[start GIVEN INFORMATION]
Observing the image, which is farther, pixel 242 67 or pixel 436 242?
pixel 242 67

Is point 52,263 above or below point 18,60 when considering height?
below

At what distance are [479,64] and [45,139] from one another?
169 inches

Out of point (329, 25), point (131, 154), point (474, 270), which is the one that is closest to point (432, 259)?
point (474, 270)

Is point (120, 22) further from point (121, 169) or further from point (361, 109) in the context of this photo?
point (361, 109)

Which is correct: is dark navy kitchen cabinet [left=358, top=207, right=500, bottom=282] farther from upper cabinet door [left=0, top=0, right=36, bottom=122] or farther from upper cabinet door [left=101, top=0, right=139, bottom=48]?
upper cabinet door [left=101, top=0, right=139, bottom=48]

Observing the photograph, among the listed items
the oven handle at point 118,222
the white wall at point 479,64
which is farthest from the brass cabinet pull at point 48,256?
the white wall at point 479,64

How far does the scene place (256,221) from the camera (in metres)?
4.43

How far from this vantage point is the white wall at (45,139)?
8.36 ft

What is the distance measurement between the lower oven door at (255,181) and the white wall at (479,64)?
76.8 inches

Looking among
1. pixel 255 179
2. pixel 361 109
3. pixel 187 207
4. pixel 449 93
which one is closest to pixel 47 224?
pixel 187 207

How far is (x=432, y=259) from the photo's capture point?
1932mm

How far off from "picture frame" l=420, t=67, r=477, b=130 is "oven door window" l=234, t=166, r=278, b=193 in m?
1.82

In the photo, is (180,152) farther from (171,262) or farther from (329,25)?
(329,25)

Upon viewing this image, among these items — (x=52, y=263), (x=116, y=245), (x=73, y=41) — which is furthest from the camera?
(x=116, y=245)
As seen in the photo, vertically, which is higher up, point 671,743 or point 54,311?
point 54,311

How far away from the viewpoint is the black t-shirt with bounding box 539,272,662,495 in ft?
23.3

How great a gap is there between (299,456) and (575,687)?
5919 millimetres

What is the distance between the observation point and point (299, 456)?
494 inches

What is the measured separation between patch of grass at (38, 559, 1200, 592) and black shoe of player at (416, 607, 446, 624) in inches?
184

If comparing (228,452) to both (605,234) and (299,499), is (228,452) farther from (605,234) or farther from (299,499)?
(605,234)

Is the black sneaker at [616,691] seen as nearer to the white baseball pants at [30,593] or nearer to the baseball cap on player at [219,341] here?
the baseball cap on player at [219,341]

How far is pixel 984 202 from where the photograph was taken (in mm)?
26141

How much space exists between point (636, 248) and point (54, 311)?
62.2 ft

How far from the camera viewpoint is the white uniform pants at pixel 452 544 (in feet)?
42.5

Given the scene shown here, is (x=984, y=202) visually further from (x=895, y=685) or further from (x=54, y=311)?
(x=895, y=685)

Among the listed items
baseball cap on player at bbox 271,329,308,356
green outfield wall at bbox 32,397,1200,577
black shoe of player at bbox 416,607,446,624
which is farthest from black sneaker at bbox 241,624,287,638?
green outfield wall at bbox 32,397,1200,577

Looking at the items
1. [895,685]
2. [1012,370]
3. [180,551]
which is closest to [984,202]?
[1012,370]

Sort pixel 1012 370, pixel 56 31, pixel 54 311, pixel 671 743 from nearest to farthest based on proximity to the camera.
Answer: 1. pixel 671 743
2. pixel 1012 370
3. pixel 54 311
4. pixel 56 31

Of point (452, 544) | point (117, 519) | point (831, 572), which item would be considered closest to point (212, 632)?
[end GIVEN INFORMATION]
[start GIVEN INFORMATION]
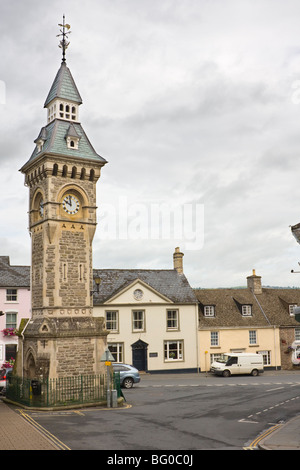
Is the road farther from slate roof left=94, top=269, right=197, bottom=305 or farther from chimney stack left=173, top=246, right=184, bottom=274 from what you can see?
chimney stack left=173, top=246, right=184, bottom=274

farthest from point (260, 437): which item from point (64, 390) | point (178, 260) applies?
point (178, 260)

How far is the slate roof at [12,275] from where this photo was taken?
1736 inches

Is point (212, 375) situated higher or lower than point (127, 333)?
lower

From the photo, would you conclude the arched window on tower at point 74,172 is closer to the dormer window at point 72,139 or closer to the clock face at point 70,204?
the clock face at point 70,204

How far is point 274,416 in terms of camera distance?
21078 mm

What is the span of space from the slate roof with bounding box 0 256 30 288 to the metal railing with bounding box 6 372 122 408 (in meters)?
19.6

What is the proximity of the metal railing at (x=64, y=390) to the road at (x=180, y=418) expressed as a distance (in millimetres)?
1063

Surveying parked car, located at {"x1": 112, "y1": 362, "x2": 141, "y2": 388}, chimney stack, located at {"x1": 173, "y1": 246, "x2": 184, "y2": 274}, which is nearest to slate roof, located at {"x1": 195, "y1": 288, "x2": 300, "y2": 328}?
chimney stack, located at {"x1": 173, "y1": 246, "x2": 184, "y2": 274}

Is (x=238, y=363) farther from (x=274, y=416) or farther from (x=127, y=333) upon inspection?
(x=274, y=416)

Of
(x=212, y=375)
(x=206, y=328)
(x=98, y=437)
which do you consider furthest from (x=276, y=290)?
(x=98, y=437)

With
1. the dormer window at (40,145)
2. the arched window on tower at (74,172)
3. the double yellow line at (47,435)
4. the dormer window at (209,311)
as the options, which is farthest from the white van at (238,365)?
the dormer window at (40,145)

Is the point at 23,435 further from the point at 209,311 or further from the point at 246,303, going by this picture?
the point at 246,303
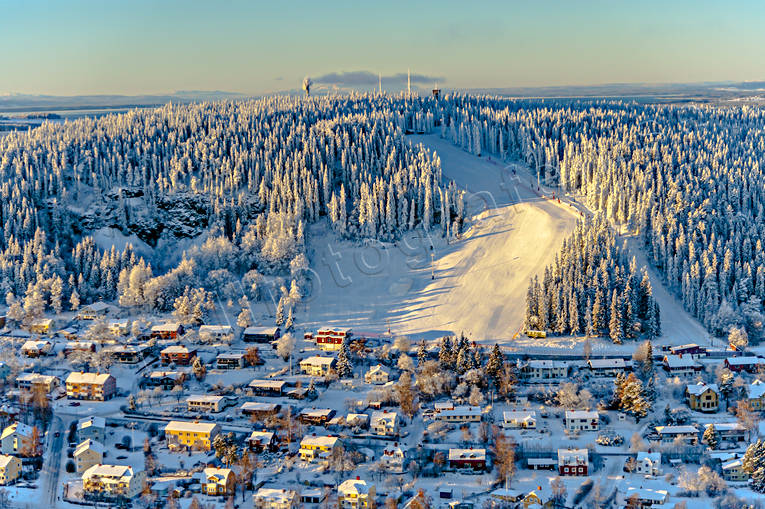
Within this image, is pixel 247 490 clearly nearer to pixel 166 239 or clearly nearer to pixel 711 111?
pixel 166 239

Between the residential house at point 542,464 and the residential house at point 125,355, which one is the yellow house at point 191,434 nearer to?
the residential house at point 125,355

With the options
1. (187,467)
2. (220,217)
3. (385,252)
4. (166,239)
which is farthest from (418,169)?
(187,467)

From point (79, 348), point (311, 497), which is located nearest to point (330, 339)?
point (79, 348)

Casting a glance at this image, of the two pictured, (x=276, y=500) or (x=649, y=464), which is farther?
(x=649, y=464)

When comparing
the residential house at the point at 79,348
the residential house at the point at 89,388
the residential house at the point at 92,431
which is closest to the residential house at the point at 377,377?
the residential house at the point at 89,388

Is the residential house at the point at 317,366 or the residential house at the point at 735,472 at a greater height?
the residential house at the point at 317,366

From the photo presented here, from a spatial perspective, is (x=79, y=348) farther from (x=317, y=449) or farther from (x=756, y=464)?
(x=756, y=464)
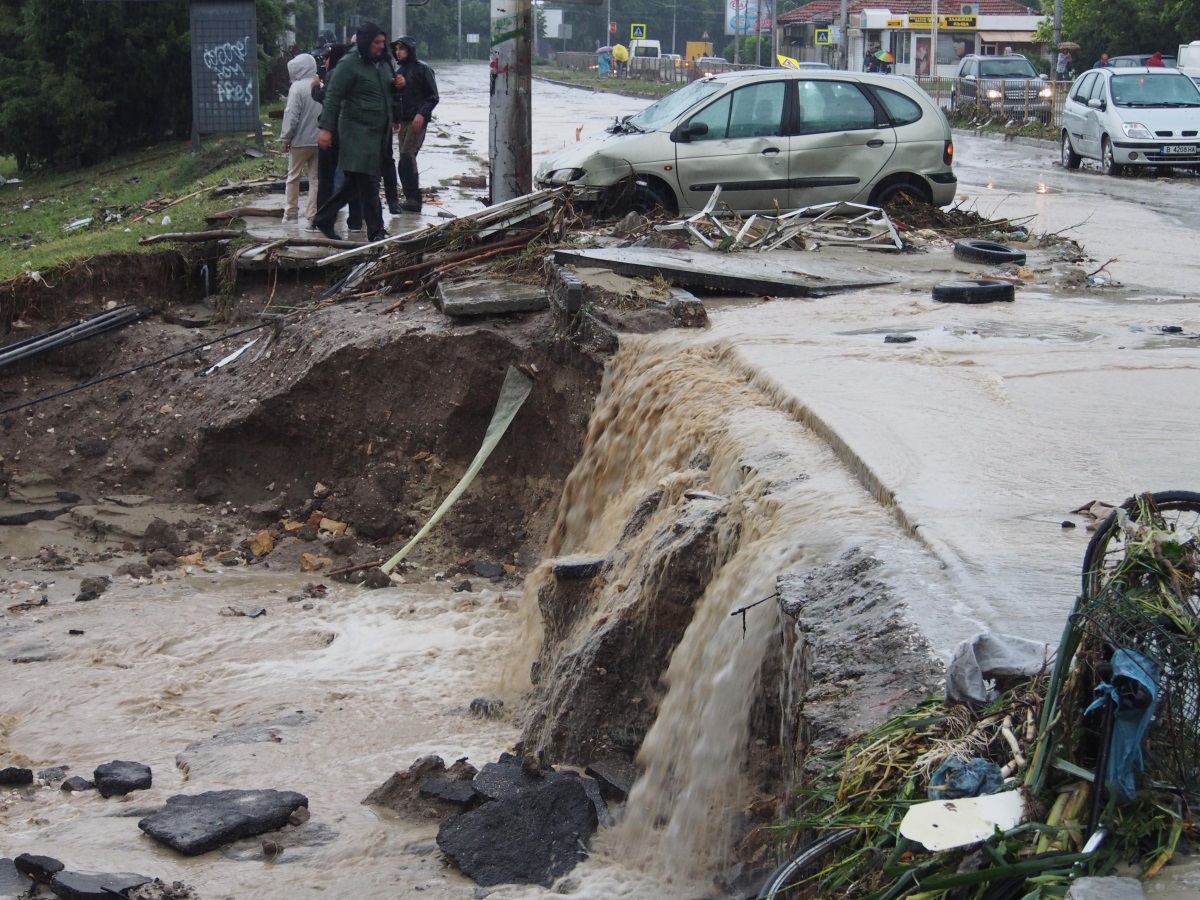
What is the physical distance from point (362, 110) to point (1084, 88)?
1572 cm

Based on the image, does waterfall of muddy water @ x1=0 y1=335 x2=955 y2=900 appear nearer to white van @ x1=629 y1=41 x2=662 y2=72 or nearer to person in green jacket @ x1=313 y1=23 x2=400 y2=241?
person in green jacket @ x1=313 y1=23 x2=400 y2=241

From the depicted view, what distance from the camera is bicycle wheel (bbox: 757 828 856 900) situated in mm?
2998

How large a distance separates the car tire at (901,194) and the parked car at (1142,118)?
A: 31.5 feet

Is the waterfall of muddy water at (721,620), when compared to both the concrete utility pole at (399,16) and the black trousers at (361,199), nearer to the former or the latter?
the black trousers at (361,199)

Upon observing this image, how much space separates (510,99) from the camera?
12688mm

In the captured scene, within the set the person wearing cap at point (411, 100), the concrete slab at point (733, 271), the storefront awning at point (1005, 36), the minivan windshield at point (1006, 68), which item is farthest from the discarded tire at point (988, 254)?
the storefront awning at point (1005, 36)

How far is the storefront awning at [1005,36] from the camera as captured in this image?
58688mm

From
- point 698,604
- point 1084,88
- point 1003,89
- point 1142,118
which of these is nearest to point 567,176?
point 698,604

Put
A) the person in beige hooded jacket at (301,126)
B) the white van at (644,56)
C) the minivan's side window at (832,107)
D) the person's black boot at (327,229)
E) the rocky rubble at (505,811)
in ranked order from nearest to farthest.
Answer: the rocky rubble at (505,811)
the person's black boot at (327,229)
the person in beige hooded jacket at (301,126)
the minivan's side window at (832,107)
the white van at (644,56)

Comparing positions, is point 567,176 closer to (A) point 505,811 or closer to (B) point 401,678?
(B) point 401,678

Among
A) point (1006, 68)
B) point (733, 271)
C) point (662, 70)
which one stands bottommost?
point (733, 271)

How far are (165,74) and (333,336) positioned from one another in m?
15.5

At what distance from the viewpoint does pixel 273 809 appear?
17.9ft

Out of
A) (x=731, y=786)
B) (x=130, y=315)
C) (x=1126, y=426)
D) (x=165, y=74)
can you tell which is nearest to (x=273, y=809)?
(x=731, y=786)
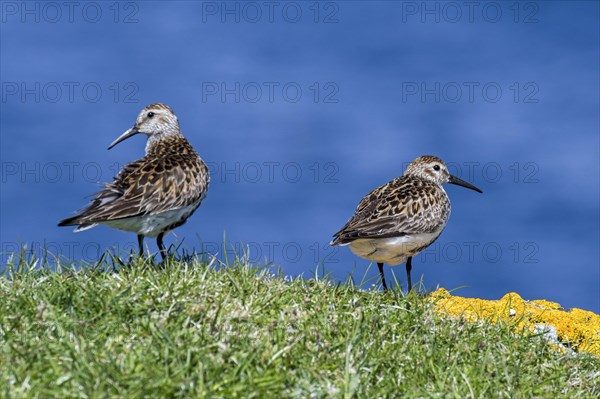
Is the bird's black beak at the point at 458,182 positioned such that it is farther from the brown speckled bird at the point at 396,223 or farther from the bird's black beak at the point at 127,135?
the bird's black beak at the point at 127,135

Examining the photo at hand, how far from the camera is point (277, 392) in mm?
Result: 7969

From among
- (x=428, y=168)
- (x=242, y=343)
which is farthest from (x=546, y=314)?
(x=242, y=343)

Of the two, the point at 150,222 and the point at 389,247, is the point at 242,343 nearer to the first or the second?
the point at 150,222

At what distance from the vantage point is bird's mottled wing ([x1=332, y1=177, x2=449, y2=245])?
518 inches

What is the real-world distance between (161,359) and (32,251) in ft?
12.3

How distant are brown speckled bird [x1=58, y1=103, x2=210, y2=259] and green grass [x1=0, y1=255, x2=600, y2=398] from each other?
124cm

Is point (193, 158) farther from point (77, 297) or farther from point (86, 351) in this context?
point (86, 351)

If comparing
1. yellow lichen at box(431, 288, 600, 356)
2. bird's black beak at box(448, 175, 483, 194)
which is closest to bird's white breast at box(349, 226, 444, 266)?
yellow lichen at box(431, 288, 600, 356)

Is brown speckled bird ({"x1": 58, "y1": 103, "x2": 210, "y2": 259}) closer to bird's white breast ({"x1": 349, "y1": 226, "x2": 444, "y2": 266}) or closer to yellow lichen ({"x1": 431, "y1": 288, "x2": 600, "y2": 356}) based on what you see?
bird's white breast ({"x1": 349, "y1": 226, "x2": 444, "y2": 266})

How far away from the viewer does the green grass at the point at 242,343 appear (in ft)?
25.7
[end GIVEN INFORMATION]
INSTRUCTION = Select and copy every line of the listing that contains the word "hooded".

WRITTEN ANSWER =
A) the person in beige hooded jacket at (301,126)
the person in beige hooded jacket at (301,126)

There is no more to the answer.